Key Terms in this Chapter
Evolutionary Robotics: is a method that utilizes evolutionary computation to automatically synthesize controllers for autonomous robots. In other words, it refers to the application of artificial evolution to generate autonomous robots and/or their controllers with minimal or no direct input from humans.
Evolutionary Computation: refers to a subfield of artificial intelligence or computational intelligence that involves computational algorithms that are inspired by biological processes.
Radio Frequency Localization Behavior: is a kind of taxis behavior that occurs when an entity navigates in response to the propagation of radio frequency.
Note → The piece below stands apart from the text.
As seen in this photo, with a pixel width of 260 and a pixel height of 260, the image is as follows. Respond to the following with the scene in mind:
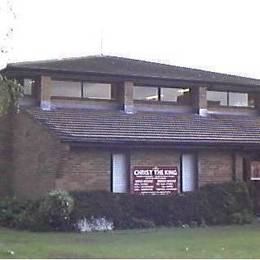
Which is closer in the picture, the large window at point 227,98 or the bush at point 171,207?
the bush at point 171,207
This behavior is applied to the robotics area as an ideal Search and Rescue (SAR) approach.
Evolutionary Multi-objective Optimization: is known as multi-attribute or multi-criteria evolutionary optimization that involves simultaneous processes that optimize two or more conflicting objectives which may be subject to certain constraints.
Autonomous Mobile Robots: are robots that have the capability to navigate using their integrated sensors and wheel(s) independently using its onboard controllers as well as able to perform the requested tasks in an unstructured environment.
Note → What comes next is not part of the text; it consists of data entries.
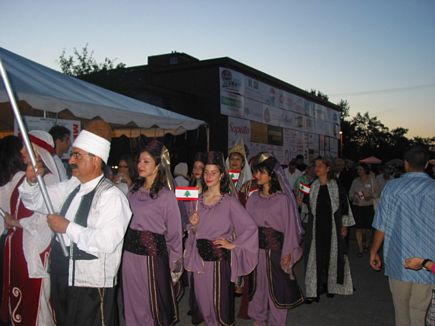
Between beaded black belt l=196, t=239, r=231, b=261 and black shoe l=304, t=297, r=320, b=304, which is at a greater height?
beaded black belt l=196, t=239, r=231, b=261

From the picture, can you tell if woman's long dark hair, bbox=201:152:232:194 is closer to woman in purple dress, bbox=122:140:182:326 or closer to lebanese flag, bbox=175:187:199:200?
lebanese flag, bbox=175:187:199:200

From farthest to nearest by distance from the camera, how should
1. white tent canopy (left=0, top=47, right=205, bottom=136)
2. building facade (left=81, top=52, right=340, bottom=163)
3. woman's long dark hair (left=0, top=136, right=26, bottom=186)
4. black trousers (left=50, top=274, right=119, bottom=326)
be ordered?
building facade (left=81, top=52, right=340, bottom=163) → white tent canopy (left=0, top=47, right=205, bottom=136) → woman's long dark hair (left=0, top=136, right=26, bottom=186) → black trousers (left=50, top=274, right=119, bottom=326)

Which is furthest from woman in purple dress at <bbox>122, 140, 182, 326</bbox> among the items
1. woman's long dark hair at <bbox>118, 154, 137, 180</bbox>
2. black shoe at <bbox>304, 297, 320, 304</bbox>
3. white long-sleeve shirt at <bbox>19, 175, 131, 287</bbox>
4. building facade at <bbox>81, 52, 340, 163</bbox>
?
building facade at <bbox>81, 52, 340, 163</bbox>

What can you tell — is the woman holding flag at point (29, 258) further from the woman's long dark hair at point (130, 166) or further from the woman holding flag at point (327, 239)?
the woman holding flag at point (327, 239)

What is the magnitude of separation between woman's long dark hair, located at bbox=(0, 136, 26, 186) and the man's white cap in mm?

Artificial Neural Networks: is a computational model based on biological neural networks which consists of an interconnected group of artificial neurons that have been practically used in prediction, classification, control problem and approximation. In other words, ANNs are an adaptive system that changes its structure based on internal or external information that flows through the network during the learning phase. ANNs consist of a set of nodes (input, hidden and output neurons) connected by weights.
Phototaxis Behavior: is a kind of taxis behavior that occurs when a whole organism navigates or tracks in response to a light stimulus. The movement of the organism in the direction of light is defined as positive. Otherwise, it is negative. This is advantageous for phototrophic organisms to orient themselves towards light sources to receive energy for photosynthesis. This behavior is applied to the robotics area as a homing behavior.
Pareto Differential Evolutionary Algorithm: is a term that refers to hybridization of Evolutionary Multi-objective Optimization (EMO) into the Differential Evolution algorithm (DE).